Die wichtigsten Take-aways von der IAA:

  1. Flexible Anpassung: Hersteller wie BYD und Tesla haben gezeigt, wie schnell sie sich an veränderte Marktbedingungen anpassen können. Ob es sich um die Einführung neuer Batterietechnologien oder die Reaktion auf den Halbleitermangel handelt – Schnelligkeit und Flexibilität sind entscheidend.
  2. Innovation durch Partnerschaft: Nios Zusammenarbeit mit dem deutschen Energieversorger EnBW unterstreicht, wie wichtig grenzüberschreitende Kooperationen für den Erfolg in der Elektromobilität sind. Durch strategische Partnerschaften können Unternehmen Synergien nutzen und gemeinsame Lösungsansätze für branchenweite Herausforderungen finden.

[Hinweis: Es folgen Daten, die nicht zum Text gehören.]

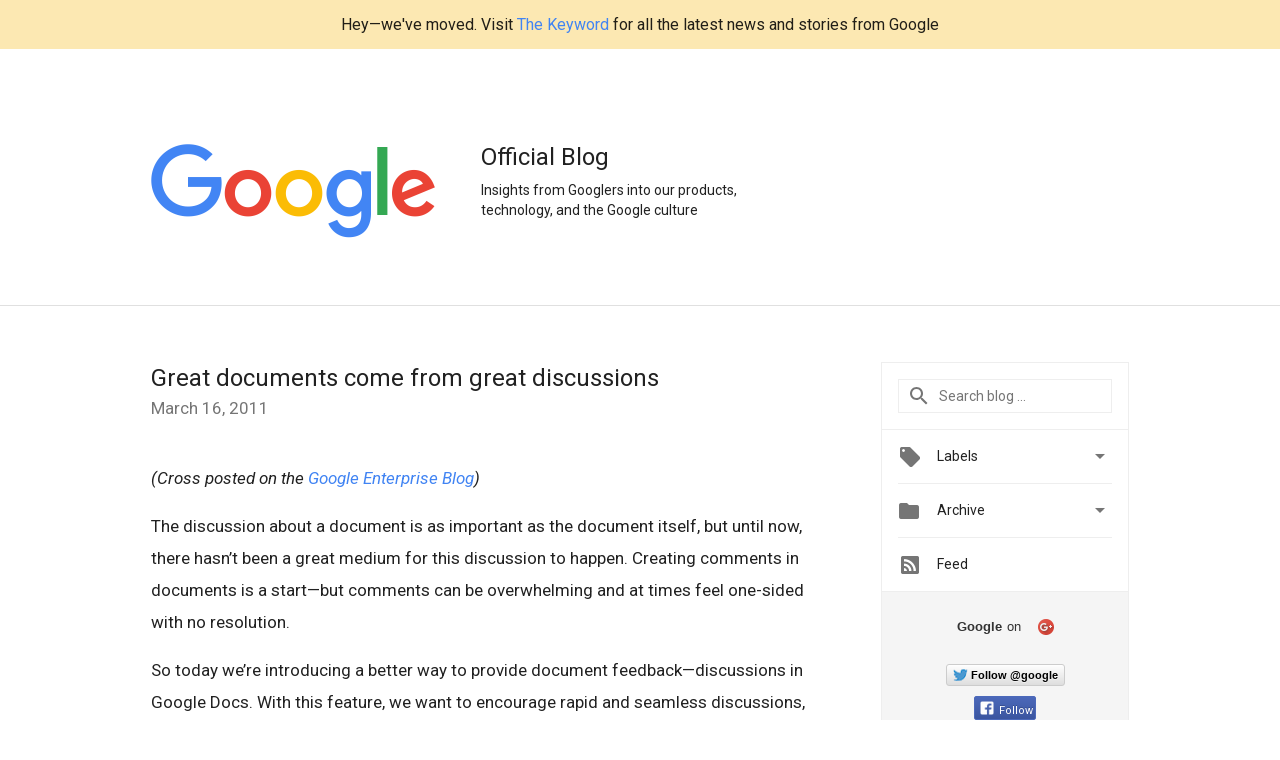

--- FILE ---
content_type: text/html; charset=utf-8
request_url: https://accounts.google.com/o/oauth2/postmessageRelay?parent=https%3A%2F%2Fgoogleblog.blogspot.com&jsh=m%3B%2F_%2Fscs%2Fabc-static%2F_%2Fjs%2Fk%3Dgapi.lb.en.2kN9-TZiXrM.O%2Fd%3D1%2Frs%3DAHpOoo_B4hu0FeWRuWHfxnZ3V0WubwN7Qw%2Fm%3D__features__
body_size: 162
content:
<!DOCTYPE html><html><head><title></title><meta http-equiv="content-type" content="text/html; charset=utf-8"><meta http-equiv="X-UA-Compatible" content="IE=edge"><meta name="viewport" content="width=device-width, initial-scale=1, minimum-scale=1, maximum-scale=1, user-scalable=0"><script src='https://ssl.gstatic.com/accounts/o/2580342461-postmessagerelay.js' nonce="r5GPS4t_cNgZKYOd_2Y_Jw"></script></head><body><script type="text/javascript" src="https://apis.google.com/js/rpc:shindig_random.js?onload=init" nonce="r5GPS4t_cNgZKYOd_2Y_Jw"></script></body></html>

  3. Proaktiver Umgang mit Herausforderungen: Die Halbleiterkrise hat die Bedeutung einer widerstandsfähigen Lieferkette deutlich gemacht. Während einige Unternehmen von Engpässen überrascht wurden, haben Tesla und andere außereuropäische Hersteller frühzeitig proaktive Schritte unternommen, um ihre Lieferketten zu stärken und Ausfälle zu minimieren.
  4. Neue Geschäftsmodelle ausprobieren: Asiatische und amerikanische Hersteller sind oft bereit, neue Geschäftsmodelle zu testen – sei es Nios Batterietausch-Modell oder Teslas Ansatz zum Teilen von Fahrzeugen. Diese Experimentierfreude kann zu disruptiven Innovationen führen und etablierte Geschäftspraktiken in Frage stellen.